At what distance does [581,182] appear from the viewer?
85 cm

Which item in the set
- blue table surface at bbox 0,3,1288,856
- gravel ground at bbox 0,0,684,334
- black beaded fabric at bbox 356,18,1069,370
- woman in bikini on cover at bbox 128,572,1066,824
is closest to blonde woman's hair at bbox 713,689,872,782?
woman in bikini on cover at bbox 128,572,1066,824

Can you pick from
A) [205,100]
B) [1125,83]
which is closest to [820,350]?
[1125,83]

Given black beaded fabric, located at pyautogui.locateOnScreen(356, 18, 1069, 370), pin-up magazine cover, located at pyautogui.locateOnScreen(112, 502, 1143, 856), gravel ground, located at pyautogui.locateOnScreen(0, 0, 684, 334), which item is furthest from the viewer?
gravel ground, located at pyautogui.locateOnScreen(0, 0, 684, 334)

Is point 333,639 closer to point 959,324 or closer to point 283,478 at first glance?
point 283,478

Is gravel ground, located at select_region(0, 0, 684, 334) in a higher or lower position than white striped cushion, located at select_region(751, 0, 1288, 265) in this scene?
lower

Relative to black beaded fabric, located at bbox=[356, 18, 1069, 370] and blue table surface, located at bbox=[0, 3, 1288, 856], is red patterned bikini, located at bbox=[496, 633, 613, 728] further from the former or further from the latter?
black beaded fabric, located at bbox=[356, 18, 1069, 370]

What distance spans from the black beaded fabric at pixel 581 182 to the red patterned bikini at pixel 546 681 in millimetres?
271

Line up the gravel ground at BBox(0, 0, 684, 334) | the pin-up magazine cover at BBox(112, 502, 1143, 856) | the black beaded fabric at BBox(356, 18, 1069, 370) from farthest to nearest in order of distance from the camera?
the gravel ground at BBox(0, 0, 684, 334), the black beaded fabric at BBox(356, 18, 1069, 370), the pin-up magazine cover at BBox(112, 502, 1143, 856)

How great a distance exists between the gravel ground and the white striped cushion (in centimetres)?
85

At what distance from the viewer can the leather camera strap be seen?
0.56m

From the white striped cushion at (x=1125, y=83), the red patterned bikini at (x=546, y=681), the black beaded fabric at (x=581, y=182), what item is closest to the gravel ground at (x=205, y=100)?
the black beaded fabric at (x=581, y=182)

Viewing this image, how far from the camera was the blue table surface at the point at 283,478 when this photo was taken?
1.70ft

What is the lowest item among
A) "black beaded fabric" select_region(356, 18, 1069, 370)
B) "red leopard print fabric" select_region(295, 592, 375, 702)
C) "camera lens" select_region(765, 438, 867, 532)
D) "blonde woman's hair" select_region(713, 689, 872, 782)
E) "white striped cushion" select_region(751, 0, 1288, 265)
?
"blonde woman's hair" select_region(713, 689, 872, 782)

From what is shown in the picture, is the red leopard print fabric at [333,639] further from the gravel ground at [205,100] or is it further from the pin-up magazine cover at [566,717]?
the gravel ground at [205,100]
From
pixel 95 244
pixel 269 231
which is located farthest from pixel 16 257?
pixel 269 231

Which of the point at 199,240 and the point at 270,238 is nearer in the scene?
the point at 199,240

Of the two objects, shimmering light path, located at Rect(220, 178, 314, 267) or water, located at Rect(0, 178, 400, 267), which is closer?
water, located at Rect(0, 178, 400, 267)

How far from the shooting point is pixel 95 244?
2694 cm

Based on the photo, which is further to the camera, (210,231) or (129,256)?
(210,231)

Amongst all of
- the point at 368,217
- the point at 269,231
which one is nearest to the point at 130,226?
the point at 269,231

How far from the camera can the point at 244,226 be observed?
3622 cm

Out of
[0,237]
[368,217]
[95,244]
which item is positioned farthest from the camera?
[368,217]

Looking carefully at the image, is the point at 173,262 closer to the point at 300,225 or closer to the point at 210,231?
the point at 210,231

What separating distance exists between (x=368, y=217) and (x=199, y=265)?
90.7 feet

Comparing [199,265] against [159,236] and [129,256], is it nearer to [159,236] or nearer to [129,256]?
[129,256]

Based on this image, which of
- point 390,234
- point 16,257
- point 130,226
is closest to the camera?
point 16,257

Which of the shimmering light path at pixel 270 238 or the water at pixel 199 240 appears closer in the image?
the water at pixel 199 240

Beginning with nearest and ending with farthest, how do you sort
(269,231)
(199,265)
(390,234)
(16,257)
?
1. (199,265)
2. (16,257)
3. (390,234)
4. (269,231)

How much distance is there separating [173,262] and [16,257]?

□ □ □ □ □

Description of the task
Copy the rows word for word, starting at the line that contains "What separating distance" and continuing through the last line of the rows, with both ends included.

Response to this exercise
What separating distance exists between (x=368, y=217) and (x=199, y=265)?
90.7 feet

Comparing [199,265] against [159,236] and [129,256], is it nearer to [159,236] or nearer to [129,256]?
[129,256]

Based on this image, which of
- point 390,234
- point 16,257
- point 130,226
is closest to the camera?
point 16,257

Which of the shimmering light path at pixel 270 238 or the water at pixel 199 240 appears closer in the image?
the water at pixel 199 240

Beginning with nearest and ending with farthest, how do you sort
(269,231)
(199,265)
(390,234)
(16,257)
?
1. (199,265)
2. (16,257)
3. (390,234)
4. (269,231)

How much distance is there separating [173,262] and [16,257]?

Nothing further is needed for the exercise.